Burkina Faso zählt zu den ärmsten Ländern der Welt: Der Human Development Index (HDI), der auch als Wohlstandsindikator bekannt ist, setzt das Land auf Platz 182 von 189 Nationen. Verstärkt durch den Klimawandel stellen regelmäßige Dürren und Landdegradierung die Ernährungssicherheit der wachsenden Bevölkerung vor erhebliche Herausforderungen. Dies gilt insbesondere für den ländlichen Raum und im Speziellen für schwangere Frauen und Kleinkinder. Denn für Kinder ist eine bedarfsgerechte Ernährung in den ersten 1.000 Lebenstagen entscheidend. Fehl- und Mangelernährung beeinträchtigen die kognitive Entwicklung und physische Gesundheit von Kindern nachhaltig. Nach Angaben des United Nations Development Programme (UNDP) leiden 25 % der Kinder unter fünf Jahren in Burkina Faso an Wachstumsstörungen.

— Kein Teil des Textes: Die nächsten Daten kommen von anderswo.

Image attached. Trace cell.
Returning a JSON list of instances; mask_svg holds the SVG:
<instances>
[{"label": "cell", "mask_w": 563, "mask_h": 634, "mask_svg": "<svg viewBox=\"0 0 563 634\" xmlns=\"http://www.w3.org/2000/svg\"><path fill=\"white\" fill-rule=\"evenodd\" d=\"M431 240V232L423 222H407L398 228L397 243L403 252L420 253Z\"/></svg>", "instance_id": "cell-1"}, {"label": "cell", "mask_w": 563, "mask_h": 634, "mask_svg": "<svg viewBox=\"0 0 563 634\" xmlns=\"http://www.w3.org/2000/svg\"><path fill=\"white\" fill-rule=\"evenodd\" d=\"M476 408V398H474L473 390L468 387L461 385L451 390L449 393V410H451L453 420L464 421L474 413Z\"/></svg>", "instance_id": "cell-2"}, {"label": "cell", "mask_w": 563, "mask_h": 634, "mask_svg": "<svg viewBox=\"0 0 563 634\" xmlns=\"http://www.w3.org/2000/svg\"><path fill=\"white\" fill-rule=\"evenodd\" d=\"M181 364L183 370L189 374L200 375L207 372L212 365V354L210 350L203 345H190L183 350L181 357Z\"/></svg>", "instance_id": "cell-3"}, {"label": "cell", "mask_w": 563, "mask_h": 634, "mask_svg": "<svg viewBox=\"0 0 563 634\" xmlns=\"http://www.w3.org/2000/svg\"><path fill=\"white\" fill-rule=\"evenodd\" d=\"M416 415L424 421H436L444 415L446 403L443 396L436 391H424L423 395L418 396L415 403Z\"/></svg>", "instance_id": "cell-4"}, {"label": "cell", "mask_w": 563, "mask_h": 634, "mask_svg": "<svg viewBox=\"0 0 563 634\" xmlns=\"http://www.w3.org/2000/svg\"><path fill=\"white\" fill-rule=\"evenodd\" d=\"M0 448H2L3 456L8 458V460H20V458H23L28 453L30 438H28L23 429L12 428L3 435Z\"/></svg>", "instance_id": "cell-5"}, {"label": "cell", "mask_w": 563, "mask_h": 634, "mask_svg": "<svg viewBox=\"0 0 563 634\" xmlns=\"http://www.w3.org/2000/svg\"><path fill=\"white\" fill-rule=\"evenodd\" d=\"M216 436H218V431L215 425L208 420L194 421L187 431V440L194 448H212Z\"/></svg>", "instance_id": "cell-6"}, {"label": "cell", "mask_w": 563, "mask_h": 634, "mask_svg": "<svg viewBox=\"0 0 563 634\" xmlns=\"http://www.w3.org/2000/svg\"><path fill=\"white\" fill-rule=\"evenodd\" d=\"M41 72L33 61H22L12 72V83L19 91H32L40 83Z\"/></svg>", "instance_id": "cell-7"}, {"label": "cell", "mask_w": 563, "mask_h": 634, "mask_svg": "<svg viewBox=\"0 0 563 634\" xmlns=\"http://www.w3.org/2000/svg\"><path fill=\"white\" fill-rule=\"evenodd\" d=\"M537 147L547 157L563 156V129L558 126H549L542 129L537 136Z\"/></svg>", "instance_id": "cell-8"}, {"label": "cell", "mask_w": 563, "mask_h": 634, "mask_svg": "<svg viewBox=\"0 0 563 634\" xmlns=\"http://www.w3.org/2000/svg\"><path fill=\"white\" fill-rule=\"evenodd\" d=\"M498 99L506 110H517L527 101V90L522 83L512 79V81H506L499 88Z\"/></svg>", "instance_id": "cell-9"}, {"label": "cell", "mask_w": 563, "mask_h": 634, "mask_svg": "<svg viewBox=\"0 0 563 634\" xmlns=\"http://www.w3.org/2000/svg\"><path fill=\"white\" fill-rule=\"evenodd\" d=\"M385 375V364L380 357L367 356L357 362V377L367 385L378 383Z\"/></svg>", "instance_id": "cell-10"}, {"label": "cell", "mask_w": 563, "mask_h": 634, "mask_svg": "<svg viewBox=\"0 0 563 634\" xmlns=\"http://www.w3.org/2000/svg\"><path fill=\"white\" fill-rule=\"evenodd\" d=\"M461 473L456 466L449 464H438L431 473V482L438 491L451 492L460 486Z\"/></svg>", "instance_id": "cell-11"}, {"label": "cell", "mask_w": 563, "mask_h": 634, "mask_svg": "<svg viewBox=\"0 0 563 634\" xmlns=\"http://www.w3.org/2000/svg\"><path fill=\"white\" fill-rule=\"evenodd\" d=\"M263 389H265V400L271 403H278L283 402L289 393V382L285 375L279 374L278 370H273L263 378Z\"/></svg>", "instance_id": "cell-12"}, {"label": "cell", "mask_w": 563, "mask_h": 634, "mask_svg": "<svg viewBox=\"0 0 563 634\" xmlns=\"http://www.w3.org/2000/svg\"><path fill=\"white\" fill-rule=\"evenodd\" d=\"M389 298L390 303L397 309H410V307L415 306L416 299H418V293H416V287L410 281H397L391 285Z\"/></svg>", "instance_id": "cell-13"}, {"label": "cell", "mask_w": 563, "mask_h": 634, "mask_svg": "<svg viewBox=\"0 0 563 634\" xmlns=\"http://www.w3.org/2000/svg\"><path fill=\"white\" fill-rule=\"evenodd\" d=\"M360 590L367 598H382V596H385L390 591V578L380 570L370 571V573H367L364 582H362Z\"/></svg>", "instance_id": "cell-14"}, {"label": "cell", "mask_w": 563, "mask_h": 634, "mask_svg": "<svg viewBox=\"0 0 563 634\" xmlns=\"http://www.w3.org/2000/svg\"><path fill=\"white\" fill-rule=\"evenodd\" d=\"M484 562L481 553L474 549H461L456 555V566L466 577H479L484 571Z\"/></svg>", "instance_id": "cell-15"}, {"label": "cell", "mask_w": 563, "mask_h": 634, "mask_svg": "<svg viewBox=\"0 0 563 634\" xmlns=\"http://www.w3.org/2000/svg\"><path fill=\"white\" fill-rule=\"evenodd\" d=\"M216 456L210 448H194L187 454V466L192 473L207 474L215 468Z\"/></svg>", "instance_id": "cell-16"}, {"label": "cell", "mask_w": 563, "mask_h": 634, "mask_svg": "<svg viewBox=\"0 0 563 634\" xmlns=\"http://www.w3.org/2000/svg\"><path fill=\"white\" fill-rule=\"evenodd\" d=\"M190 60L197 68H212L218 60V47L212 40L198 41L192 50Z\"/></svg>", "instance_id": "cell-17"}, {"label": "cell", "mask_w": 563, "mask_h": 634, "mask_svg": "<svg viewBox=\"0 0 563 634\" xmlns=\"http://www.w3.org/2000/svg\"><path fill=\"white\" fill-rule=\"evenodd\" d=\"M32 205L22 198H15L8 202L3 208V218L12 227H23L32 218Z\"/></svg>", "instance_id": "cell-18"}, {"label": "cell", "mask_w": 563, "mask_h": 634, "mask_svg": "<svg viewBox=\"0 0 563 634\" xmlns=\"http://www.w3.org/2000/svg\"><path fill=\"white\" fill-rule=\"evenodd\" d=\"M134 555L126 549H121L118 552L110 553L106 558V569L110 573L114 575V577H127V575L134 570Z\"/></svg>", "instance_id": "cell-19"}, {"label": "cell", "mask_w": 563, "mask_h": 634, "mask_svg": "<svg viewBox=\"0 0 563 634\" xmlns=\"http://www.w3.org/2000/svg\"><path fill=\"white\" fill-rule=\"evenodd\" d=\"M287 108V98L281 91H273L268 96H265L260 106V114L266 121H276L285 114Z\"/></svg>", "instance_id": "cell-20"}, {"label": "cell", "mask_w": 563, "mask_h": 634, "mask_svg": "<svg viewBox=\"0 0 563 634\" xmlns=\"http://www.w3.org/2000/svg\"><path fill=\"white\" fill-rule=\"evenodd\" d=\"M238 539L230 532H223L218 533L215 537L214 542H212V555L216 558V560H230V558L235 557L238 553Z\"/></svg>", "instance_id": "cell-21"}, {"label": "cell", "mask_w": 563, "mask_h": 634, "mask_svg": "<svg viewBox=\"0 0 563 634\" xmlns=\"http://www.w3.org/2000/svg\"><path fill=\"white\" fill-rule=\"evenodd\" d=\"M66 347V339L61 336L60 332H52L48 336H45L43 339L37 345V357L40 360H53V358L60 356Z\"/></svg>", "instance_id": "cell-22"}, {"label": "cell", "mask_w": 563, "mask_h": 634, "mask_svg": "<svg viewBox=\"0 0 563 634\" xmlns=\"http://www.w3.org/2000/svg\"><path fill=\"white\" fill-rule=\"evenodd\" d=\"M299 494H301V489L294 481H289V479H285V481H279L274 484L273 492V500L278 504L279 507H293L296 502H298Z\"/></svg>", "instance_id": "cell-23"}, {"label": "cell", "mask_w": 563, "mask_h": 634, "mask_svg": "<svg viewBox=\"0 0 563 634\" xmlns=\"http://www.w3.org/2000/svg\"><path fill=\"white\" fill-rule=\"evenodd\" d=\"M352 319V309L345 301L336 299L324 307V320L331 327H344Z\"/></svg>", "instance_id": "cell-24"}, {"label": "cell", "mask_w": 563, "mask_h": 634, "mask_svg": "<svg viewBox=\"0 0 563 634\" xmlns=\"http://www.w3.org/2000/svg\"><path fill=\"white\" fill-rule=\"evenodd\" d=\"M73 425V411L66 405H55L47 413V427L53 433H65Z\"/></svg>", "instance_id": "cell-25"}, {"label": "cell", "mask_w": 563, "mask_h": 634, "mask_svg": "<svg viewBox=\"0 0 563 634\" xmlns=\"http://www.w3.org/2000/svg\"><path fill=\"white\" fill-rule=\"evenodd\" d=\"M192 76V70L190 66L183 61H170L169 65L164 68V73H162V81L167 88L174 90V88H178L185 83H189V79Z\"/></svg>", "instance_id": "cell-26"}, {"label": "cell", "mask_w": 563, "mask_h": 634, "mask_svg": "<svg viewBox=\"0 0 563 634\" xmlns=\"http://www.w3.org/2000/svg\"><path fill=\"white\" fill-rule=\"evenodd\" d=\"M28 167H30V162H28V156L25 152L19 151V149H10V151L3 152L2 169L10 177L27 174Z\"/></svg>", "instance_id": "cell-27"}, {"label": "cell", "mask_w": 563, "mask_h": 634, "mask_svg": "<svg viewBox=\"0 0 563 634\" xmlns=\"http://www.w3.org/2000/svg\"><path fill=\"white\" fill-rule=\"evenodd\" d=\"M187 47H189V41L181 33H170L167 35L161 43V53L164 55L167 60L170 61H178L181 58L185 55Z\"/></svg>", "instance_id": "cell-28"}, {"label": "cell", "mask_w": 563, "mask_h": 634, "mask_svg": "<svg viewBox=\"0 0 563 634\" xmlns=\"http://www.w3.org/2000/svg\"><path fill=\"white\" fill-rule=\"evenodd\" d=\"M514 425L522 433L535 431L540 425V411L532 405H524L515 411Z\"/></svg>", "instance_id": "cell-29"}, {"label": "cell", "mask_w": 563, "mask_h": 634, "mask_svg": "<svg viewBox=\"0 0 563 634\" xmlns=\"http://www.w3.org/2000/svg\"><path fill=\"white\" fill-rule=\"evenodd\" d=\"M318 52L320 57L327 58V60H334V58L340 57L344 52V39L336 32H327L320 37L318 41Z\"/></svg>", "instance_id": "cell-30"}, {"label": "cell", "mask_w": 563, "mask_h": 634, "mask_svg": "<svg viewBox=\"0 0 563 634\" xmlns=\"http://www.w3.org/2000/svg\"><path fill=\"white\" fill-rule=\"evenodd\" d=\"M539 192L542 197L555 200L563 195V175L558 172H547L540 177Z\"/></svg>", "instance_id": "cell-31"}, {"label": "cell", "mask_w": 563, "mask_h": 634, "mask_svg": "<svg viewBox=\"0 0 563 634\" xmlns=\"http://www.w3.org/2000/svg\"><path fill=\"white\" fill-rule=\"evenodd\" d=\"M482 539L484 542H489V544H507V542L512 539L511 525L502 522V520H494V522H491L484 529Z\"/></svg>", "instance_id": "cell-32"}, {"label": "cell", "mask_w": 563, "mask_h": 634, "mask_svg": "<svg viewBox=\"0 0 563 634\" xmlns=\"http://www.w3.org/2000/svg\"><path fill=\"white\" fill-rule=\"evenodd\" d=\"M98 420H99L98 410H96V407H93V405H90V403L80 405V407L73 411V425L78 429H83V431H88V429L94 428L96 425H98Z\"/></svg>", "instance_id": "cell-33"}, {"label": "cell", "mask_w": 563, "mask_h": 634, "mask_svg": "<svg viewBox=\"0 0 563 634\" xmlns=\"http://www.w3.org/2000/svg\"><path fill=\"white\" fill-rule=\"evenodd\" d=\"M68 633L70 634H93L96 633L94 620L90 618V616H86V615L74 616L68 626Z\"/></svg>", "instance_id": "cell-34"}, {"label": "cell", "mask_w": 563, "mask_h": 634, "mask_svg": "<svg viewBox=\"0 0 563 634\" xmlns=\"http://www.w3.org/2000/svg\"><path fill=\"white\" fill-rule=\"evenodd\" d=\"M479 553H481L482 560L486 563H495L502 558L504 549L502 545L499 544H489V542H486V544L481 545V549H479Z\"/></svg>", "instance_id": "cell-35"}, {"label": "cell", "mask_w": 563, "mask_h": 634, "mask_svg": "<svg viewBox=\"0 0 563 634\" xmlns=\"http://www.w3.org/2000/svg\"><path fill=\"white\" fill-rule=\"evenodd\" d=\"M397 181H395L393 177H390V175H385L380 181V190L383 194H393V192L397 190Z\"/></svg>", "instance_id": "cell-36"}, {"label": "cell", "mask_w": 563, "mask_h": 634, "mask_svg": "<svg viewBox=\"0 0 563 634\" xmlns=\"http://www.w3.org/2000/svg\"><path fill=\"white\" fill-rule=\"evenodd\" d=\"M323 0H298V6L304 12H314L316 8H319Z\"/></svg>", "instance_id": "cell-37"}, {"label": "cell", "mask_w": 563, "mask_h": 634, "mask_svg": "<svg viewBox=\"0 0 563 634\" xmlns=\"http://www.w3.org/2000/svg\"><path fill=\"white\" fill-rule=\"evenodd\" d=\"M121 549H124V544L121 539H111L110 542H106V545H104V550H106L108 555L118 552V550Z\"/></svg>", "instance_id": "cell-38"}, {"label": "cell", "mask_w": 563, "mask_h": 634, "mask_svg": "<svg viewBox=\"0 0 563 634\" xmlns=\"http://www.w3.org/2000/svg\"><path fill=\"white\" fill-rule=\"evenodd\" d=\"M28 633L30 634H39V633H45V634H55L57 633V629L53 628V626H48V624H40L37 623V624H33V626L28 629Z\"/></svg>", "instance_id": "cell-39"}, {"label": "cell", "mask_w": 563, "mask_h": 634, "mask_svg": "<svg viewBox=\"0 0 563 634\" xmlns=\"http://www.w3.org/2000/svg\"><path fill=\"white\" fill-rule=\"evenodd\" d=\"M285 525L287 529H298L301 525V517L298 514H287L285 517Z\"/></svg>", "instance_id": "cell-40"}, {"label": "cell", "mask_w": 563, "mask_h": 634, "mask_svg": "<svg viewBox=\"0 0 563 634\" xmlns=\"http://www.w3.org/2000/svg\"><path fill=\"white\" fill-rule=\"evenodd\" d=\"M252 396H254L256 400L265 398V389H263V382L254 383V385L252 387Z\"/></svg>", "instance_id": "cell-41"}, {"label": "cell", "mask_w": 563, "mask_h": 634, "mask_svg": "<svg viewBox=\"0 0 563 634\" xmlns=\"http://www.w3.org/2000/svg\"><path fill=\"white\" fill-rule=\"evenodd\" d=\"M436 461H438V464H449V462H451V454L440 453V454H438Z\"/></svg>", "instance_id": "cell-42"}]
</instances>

Das Vorhaben soll die Ernährungssicherheit von bis zu 15.000 (werdenden) Müttern und deren 18.000 Kleinkindern in der Provinz Ioba im Südwesten Burkina Fasos verbessern. Drei Jahre lang erhalten die Frauen quartalsweise Zahlungen. Teilnahmeberechtigt sind schwangere Frauen und Mütter von Kindern unter zwei Jahren. Um zuverlässige Transfers via Mobile Money zu gewährleisten, werden die Frauen in der Beantragung von Ausweisdokumenten unterstützt und mit einem Mobiltelefon ausgestattet. Diese Aspekte inkludieren Frauen finanziell und befähigen sie dazu, ihre wirtschaftlichen und politischen Rechte wahrzunehmen. Zusätzlich werden die Schwangeren und werdenden Mütter zu Sensibilisierungskampagnen zu den Themen Ernährung, Hygiene und Gesundheit eingeladen. Die Kampagnen werden in lokalen Frauengruppen, aber auch durch Film- oder Theatervorführungen und über das Radio an die Frau gebracht.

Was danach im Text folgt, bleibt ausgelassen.